Toey conducting a psychological profile of Dr.Nohng (from Army) serves as the
bookend for both halves. While Nohng disappears in the background in
first-half, it is Dr. Toey who disappears from narrative after the interview, in
the second-half. In the rural setting, there’s also an interesting vignette
involving a young dentist & part-time singer Dr. Ple and a young monk, who
once harbored the desire to be a DJ. There’s a possibility of a friendship or
brotherhood between those two, but when the same people meet in the same dental
procedure in the second-half, nothing happens. In the vast, indifferent city
hospital, Dr. Ple is fully absorbed by the mechanics of his work, while the
young monk is irritated by the whole non-communicative procedure.

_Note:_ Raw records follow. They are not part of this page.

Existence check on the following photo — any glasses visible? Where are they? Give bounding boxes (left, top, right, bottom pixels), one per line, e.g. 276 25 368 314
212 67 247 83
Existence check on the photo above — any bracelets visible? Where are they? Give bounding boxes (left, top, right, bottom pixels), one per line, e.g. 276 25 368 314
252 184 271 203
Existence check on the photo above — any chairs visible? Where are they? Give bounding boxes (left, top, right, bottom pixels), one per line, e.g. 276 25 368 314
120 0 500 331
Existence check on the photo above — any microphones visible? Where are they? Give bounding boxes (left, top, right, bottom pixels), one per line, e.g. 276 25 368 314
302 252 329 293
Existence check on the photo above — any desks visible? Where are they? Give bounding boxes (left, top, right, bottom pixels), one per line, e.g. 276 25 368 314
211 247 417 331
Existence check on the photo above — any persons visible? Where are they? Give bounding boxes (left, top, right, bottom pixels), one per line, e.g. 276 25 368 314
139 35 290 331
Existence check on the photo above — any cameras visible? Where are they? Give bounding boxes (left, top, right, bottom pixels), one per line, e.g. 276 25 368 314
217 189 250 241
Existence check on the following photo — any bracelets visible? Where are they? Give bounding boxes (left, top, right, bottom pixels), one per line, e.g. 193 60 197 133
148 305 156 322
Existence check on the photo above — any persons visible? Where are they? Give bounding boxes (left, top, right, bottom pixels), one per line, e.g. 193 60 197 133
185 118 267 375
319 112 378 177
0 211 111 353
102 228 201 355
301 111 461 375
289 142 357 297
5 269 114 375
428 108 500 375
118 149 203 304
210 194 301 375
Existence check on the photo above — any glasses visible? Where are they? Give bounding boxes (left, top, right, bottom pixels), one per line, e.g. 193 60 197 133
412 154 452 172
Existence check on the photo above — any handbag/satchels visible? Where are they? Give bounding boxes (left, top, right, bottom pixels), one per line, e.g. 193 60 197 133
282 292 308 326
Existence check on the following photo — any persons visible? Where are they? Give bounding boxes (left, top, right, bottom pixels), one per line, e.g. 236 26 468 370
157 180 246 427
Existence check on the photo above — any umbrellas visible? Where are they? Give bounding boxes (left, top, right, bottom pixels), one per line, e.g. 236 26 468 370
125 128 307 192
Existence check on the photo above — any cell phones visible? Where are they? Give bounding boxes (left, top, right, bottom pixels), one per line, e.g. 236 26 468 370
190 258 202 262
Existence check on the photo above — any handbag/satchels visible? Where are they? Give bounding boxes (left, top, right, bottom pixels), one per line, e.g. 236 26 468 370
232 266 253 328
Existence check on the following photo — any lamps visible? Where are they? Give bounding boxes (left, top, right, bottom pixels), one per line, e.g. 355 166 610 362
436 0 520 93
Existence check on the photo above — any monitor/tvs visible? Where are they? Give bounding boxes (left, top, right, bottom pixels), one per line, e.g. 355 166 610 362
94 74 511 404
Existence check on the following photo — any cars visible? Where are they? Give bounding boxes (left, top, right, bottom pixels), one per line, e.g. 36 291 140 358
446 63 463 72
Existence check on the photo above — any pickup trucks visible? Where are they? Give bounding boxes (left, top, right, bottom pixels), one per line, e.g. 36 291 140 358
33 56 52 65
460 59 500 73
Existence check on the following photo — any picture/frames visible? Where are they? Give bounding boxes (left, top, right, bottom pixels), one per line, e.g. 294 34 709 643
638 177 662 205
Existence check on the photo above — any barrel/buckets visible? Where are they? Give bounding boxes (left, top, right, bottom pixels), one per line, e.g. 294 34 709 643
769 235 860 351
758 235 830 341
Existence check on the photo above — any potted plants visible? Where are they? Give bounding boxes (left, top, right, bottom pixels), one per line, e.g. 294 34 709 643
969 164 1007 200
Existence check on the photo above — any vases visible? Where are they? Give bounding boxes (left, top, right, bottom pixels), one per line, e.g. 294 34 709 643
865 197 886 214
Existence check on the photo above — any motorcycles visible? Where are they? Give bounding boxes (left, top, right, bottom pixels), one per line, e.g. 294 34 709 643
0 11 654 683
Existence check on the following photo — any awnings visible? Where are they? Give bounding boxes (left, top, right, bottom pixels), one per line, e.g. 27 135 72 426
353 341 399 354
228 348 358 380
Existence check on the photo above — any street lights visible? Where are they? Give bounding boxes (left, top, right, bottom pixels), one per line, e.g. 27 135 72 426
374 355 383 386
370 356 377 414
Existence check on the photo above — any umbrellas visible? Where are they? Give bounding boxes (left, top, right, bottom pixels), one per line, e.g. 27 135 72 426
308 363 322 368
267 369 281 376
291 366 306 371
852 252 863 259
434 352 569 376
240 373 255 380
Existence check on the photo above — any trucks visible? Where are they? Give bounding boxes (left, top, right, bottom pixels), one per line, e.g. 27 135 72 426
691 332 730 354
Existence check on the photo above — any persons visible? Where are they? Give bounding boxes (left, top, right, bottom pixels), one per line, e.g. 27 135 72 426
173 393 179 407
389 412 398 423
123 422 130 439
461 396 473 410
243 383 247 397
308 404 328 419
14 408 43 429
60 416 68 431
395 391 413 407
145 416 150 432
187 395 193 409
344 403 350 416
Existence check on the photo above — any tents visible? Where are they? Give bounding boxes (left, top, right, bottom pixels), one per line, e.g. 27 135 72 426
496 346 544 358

The word ‘dreamlike logic’ has become cliched because those
words are evoked whenever a narrative tries to be little less realistic. In
“Syndromes and Century” those words resonate strongly, since the characters are
identified from their fragmented memories and moods. Their stories or life
events blend, blurs or linked together to tell something fascinating about the
whole of human race. In the film, director Weerasethakul tries to explore our
attitudes towards life and fellow human beings with regard to locations &
atmosphere. In the first, he deals with a idyllic rural place, where
Weerasethakul born and grew up in his formative years, whereas in the second
part, the action takes place in a bustling, technologically trumping big city,
where the director stays now. Nevertheless, this film isn’t blatantly devised
as a city vs village debate. If you view the movie’s flow as a string of beautiful musical notes, then that gracefulness is maintained in both the settings. The
breezy and subtly humorous exchange between the dentist and the monk that
happened in the rural hospital gets lost by the constrained mental attitude in
the big city. But, what we still see in the illuminated corridors of the modern
hospital is all the same kind of humans with their own foibles and quirks. A hospitalized youth to feign boredom plays
tennis in the corridor; a prosthetic limb technician keeps a bottle hidden at
the prosthetic leg to soothe herself before going to a television interview.
Apichatpong Weerasethakul subtly denotes at the striking
balance between the tradition and technology in the rural hospital. An old monk
tells Dr. Toey about his ailments after eating poultry meat, and the nightmares
he has, where vengeful chickens are on the prowl. As Toey calmly listens and
replies with a cure, the old monk gives a plant root to the doctor, assuring
that it will treat various ailments plus remove ‘bad inconsequential thoughts’.
Later, we see young Toey using the root in her tea. The scene, shot in the most
simplistic manner, effortlessly shows the blurred lines between healer and the
healed. One has the solution for physical ailment, while the other for
spiritual ailment. The same exchange happens in the city hospital, where Dr.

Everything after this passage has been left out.